1.              Le problème intestinal et la chirurgie du 16 mars 1993.

2.              Le traumatisme médullaire et la chirurgie du 3 octobre 1994.

Dans les deux cas, les symptômes de la maladie ont été débilitants et les interventions chirurgicales ont été suivies de longues périodes de rétablissement.

[14]          Il n'existe aucune preuve que l'une ou l'autre des maladies a eu une incidence sur ses facultés mentales. De même, il n'existe aucune preuve qu'il a pris quelque mesure que ce soit durant ou avant l'une ou l'autre des périodes de maladie, d'intervention chirurgicale ou de rétablissement pour que les paiements en question soient effectués. Au contraire, les détournements ont continué comme avant, sans interruption. Dans son témoignage, l'appelant n'a même pas indiqué qu'il avait pris des mesures pour empêcher ces détournements.
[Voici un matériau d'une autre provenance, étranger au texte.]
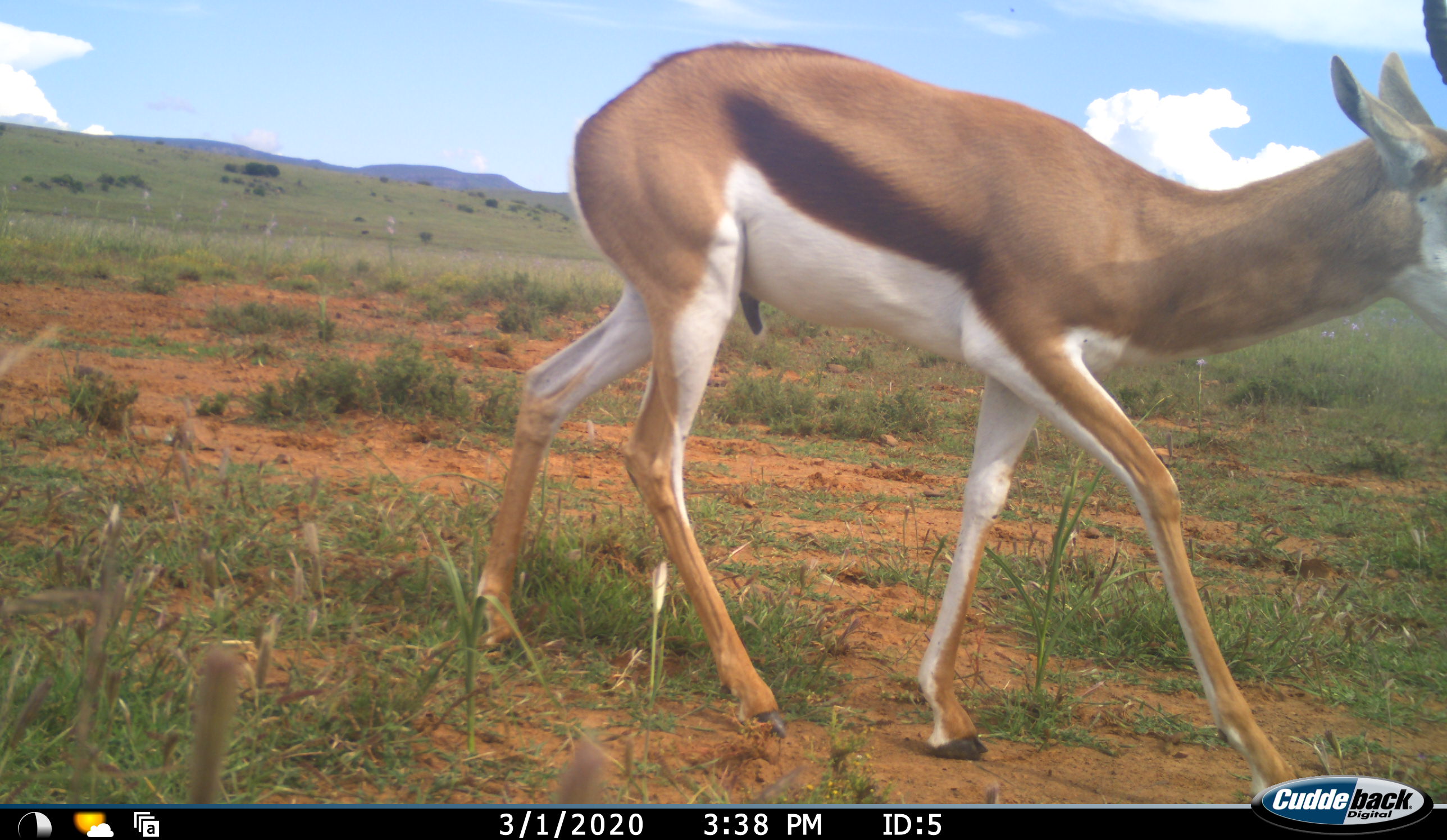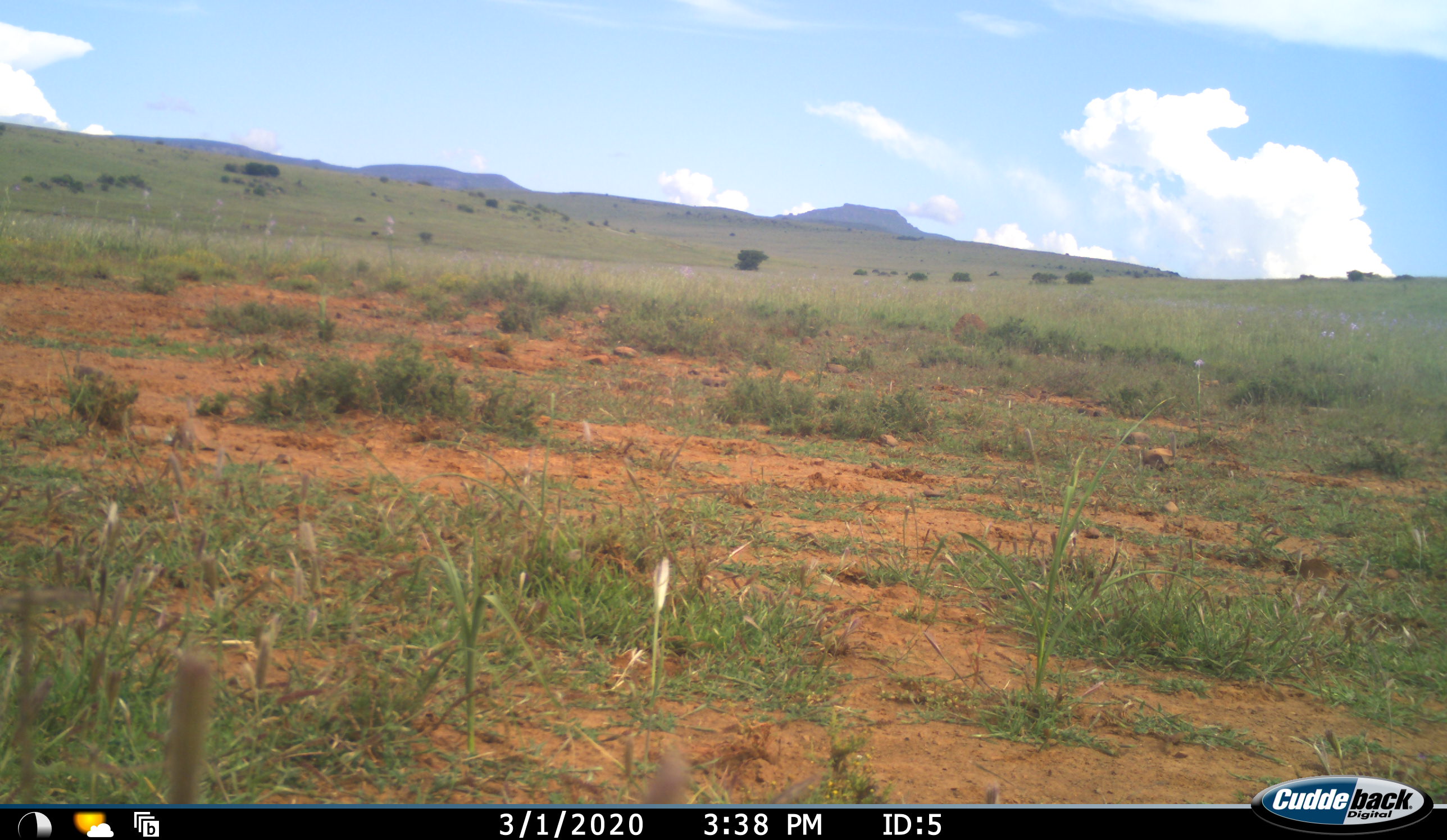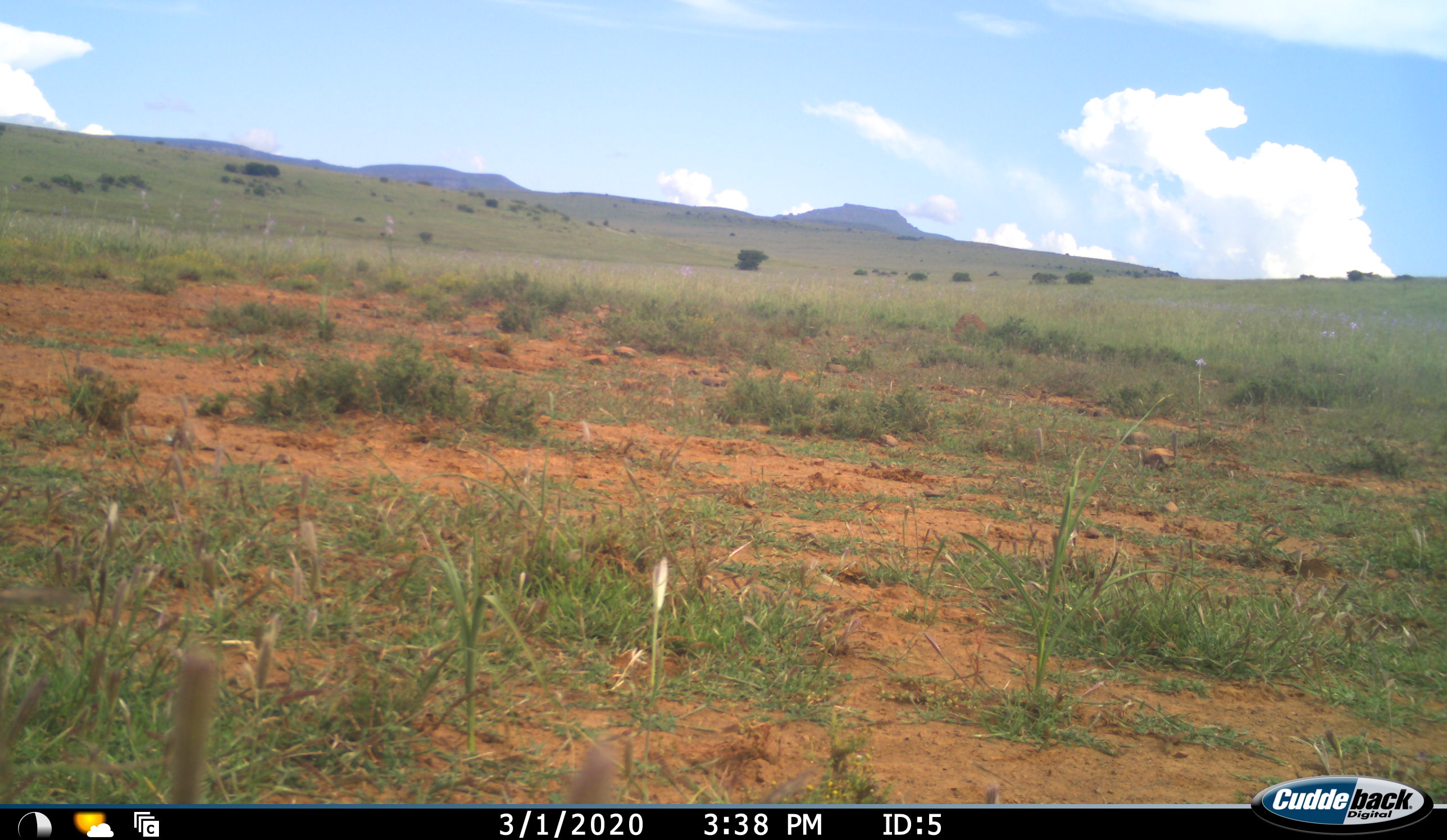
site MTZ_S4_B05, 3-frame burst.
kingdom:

Il a plutôt utilisé les nominations décrites au paragraphe [12] comme excuse. Toutefois, il n'a affirmé nulle part dans son témoignage avoir dit aux personnes désignées de faire les remises en question ou de payer les montants en souffrance. De même, il n'a affirmé nulle part dans son témoignage avoir pris des mesures pour que 45 effectue les remises à un moment ou à un autre. Il est manifeste qu'il a utilisé l'argent pour exploiter le restaurant en toute connaissance de cause.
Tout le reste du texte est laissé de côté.